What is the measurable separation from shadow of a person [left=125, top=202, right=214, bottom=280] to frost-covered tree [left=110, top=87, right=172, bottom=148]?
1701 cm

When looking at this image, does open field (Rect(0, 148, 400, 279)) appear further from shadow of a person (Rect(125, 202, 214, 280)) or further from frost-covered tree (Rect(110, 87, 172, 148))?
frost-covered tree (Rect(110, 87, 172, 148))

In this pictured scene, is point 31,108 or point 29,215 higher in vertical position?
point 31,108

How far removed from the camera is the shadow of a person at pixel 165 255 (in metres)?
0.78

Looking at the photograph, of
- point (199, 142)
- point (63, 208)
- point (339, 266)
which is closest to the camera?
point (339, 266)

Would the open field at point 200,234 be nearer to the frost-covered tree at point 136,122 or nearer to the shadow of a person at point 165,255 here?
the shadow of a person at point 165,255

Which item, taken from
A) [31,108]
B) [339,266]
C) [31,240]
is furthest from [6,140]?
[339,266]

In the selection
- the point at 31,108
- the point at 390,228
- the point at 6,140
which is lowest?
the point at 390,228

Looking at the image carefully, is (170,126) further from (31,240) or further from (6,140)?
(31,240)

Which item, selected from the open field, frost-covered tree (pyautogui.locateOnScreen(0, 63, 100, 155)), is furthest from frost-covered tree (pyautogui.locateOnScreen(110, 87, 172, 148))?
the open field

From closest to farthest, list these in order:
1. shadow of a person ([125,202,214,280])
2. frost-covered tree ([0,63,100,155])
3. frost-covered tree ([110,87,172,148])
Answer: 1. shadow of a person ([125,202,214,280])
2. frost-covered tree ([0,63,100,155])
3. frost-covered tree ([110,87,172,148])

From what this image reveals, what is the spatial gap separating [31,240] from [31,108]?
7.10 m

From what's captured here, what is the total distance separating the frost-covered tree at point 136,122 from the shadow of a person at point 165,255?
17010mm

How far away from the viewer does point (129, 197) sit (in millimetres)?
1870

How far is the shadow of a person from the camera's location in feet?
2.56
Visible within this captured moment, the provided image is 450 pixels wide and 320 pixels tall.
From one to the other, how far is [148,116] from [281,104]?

- Written task
Return every one of the entries above word for word, with nothing changed.

- Solution to this exercise
What is the measurable separation from shadow of a person [left=125, top=202, right=214, bottom=280] to frost-covered tree [left=110, top=87, right=172, bottom=148]?
1701 cm

When looking at this image, does open field (Rect(0, 148, 400, 279)) appear further from shadow of a person (Rect(125, 202, 214, 280)) or further from frost-covered tree (Rect(110, 87, 172, 148))?
frost-covered tree (Rect(110, 87, 172, 148))

In this pictured scene, is point 31,108 or point 29,215 higher in vertical position?
point 31,108

How far removed from the camera is the shadow of a person at pixel 165 255 (in metres)?
0.78

Looking at the photograph, of
- point (199, 142)
- point (63, 208)
- point (339, 266)
which is closest to the camera?
point (339, 266)

Would the open field at point 200,234 be nearer to the frost-covered tree at point 136,122 or nearer to the shadow of a person at point 165,255 here?
the shadow of a person at point 165,255

Which item, taken from
A) [31,108]
B) [339,266]
C) [31,240]
is furthest from [6,140]?
[339,266]

In the selection
- the point at 31,108
- the point at 390,228
- the point at 6,140
which is lowest?
the point at 390,228

Looking at the image carefully, is (170,126) further from (31,240) or further from (6,140)?
(31,240)

Which item, selected from the open field, frost-covered tree (pyautogui.locateOnScreen(0, 63, 100, 155)), is furthest from frost-covered tree (pyautogui.locateOnScreen(110, 87, 172, 148))?
the open field

From closest to farthest, list these in order:
1. shadow of a person ([125,202,214,280])
2. frost-covered tree ([0,63,100,155])
3. frost-covered tree ([110,87,172,148])
Answer: 1. shadow of a person ([125,202,214,280])
2. frost-covered tree ([0,63,100,155])
3. frost-covered tree ([110,87,172,148])

From what this image reveals, what is the spatial gap separating [31,240] from [31,108]?
7.10 m

From what's captured here, what is the total distance separating the frost-covered tree at point 136,122 from the shadow of a person at point 165,255?
17010mm

How far away from the viewer does point (129, 197) sit (in millimetres)?
1870

How far is the shadow of a person from the camera's location in feet?
2.56
Visible within this captured moment, the provided image is 450 pixels wide and 320 pixels tall.
From one to the other, how far is [148,116] from [281,104]?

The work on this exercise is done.